◆ Trecho da página

═══


     Muito tempo depois, lento “ O Prisioneiro- A Vida de Antônio Gramsci”, de Aurélio Lepre      ( Editora Record, Rio, 2001), fiquei igualmente perturbado com algumas opiniões do pensador comunista quanto à arte popular, em especial no que se refere ao jazz, genuína expressão da grande arte popular afro-americana, como sendo, para ele, Gramsci, uma ameaça à cultura ocidental. Em certo trecho, ele desenvolve, xenófobo, seu arrazoado: ( O jazz) é uma linguagem que mais rapidamente comunica imagens e impressões totais de uma civilização não apenas estranha à nossa, mas certamente menos complexa do que a asiática, primitiva e elementar, ou seja, facilmente assimilável e generalizável, da música e da dança para todo o mundo psíquico”.E no seu reducionismo mecanicista ou demente, completa: “É impossível imaginar que a repetição continuada dos gestos físicos que os negros fazem dançando em torno das jazz-bands vá permanecer sem resultados ideológicos”.

═══

◆ Dados registrados
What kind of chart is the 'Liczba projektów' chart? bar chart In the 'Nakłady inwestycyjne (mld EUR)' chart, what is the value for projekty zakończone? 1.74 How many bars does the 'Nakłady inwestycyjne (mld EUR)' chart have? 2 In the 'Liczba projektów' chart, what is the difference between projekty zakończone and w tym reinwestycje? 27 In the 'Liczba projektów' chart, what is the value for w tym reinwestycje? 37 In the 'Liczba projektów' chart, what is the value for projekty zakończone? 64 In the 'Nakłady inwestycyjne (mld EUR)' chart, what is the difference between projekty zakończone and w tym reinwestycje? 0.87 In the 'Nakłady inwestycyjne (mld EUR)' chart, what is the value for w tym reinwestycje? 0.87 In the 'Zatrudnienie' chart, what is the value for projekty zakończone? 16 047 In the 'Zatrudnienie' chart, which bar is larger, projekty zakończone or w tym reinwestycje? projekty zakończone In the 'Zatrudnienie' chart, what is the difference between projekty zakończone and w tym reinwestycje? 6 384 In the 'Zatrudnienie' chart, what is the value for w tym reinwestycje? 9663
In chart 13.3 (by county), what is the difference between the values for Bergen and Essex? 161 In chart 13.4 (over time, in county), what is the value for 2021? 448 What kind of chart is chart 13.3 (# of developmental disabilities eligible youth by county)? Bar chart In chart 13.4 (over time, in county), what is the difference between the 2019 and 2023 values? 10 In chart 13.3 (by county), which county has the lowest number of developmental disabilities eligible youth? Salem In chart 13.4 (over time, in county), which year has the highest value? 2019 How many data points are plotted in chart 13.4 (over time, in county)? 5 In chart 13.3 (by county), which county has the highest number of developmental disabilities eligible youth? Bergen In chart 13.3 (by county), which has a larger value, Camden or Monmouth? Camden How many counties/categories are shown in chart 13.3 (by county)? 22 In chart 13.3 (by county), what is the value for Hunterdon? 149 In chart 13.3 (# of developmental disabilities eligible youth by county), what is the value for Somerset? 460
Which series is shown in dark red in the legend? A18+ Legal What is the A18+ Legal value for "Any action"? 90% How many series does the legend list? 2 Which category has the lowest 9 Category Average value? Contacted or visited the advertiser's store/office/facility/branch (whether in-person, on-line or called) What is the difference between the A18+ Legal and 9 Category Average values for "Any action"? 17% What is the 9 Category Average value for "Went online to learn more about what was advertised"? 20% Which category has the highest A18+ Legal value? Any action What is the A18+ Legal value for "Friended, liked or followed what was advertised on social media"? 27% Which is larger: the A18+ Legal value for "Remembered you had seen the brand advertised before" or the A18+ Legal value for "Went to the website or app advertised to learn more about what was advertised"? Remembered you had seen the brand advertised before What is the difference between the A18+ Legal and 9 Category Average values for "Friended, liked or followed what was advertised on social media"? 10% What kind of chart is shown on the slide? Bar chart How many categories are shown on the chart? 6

═══

◆ Suas instruções
Responda às perguntas abaixo sobre o trecho da página, numerando as respostas da mesma forma.
1. Quem é o autor de "O Prisioneiro- A Vida de Antônio Gramsci" e por qual editora o livro saiu?
2. De que o jazz é chamado de genuína expressão no trecho?
3. Segundo a citação final de Gramsci, o que é impossível imaginar?

◆ Resposta
1. O autor é Aurélio Lepre, e o livro saiu pela Editora Record (Rio, 2001).
2. O jazz é chamado de genuína expressão da grande arte popular afro-americana.
3. É impossível imaginar que a repetição continuada dos gestos físicos que os negros fazem dançando em torno das jazz-bands vá permanecer sem resultados ideológicos.